Three days ahead of completing a 68-day countrywide lockdown, the Centre is learned to have come up with a roadmap of an exit plan from the crisis in its fourth extension of the restrictions ‘5.0’ which may allow malls and restaurants to reopen and limit restrictions only in containment zones.
Other activities expected to get the government nod could include movement of Delhi Metro and the opening of more markets. There is a possibility of allowing religious places to function. But social distancing norms, use of face cover, and Aarogya Setu mobile app would be the key entry tickets everywhere.
However, education institutes are supposed to function online only in the further extension expected to cover a minimum of 10 days as the lockdown 4.0 ends on May 31.
The Centre in the new range of restrictions would sharpen its focus on containment zones, which would have to be geographically defined based on factors such as mapping of cases and contacts and their geographical spread. This would enable the authorities to demarcate a well- defined perimeter and enforce strict protocols of lockdown.
Sources in the governments suggested that it would be a “different fight” in the lockdown 5.0 against the deadly virus which has so far infected over 1.65 lakh people and killed 4,706 Indians. The country ranks 9th in the world in the context of highly COVID-19-affected countries.
From June 1, municipal corporations would decide if residential colonies, mohallas, municipal wards or police-station areas, municipal zones, towns could be designated as containment zones.

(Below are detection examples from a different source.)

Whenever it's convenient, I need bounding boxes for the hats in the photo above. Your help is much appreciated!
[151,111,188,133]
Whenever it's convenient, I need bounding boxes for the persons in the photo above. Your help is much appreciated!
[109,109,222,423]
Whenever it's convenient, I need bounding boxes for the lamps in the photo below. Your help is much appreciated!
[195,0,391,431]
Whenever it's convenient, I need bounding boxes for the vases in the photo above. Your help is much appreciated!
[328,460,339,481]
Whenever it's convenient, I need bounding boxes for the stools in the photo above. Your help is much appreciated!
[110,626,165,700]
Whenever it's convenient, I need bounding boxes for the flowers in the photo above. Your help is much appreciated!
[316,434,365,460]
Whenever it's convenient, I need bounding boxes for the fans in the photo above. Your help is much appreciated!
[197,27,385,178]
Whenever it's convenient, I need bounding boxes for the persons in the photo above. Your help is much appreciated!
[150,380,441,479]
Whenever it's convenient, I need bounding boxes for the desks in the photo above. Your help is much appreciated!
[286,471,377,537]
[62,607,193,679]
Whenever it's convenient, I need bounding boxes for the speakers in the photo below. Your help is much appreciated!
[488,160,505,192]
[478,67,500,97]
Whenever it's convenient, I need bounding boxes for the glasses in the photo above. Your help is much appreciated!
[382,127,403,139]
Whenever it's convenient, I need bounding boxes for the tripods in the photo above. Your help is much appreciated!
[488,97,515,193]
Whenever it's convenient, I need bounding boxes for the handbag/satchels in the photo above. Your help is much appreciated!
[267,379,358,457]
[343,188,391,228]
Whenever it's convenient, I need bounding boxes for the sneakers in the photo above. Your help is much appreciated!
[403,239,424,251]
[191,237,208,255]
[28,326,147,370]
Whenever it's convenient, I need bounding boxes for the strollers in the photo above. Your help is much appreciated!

The new guidelines for the extended lockdown, however, will be comparatively much stricter for 13 worst COVID-19-hit cities. These cities are considered the worst COVID-19-affected locations and form about 70 percent of the positive cases in the country.
The 13 focus cities are Mumbai, Chennai, Delhi, Ahmedabad, Thane, Pune, Hyderabad, Kolkata and adjoining Howrah, Indore, Jaipur, Jodhpur and Chengalpattu and Thiruvallur. The last two cities are from Tamil Nadu. However, Maharashtra is the only state with three worst-hit cities in India.
The fresh guidelines issued by the Ministry of Home Affairs for the extended lockdown will give powers to states to take strict measures as per their need without diluting the Centre’s norms.
The indications came during two detailed meetings held on Thursday — first-chaired in the morning by Cabinet Secretary Rajiv Gauba, and the second by Union Home Minister Amit Shah. Both meetings were held through video conferencing.
Gauba not only interacted with the men on the ground — Municipal Commissioners and District Magistrates but also Chief Secretaries of all States and Union Territories concerned. He asked the officials of the worst-affected cities to focus their work on high-risk factors, indices such as confirmation rate, fatality rate, doubling rate, and tests per million people, among others.
In his interaction with all Chief Ministers on lockdown enforcement, Shah discussed major curbs and opening-up measures. Shah is said to have elicited the Chief Minister’s views on the way ahead after the fourth phase of lockdown ending May 31.
Amid various suggestions by states, Goa Chief Minister Pramod Sawant is learned to have demanded lockdown extension but with restrictions with permission to open restaurants. Most states reportedly talked about the extension of the lockdown with permission to open more activities in the next phase.
The Chhattisgarh government has decided that shops will be allowed to open six days a week with a physical distancing from Thursday onwards.
In Jammu and Kashmir, a government official said that except for shopping malls, multiplexes, restaurants, schools, colleges, and gymnasiums, everything else will be allowed.
Kerala Chief Minister Pinarayi Vijayan said he received representations from many religious leaders to open shrines, churches, and mosques, but they will have to wait for some more time.
Unlike the past, Telangana Chief Minister K. Chandrasekhar Rao will take decisions as per the Centre’s regulation on the next phase of relaxations.
In Rajasthan, the lockdown will be reduced to only two categories “curfew and non-curfew zones”. However, Odisha, which has seen a spurt in COVID-19 cases in the past fortnight with the return of migrant workers, lockdown 4.0 norms are likely to continue.
States such as Andhra Pradesh, Punjab, and Gujarat are yet to decide on lockdown 5.0.
In the ongoing phase of the lockdown, the Centre gave authority to the states to demarcate zones based on the severity of cases, and within a set of broad guidelines and allowed states to frame their own rules on the extent of activity allowed.
Several states allowed the resumption of private transport; limited public transport; shops (except in malls and shopping complexes) and industrial activities. The Centre, in this period, also resumed domestic flights.
The countrywide lockdown was imposed on March 25 after Prime Minister Narendra Modi made the first-ever such announcement to contain the COVID-19 spread. The restrictions have been extended thrice since then.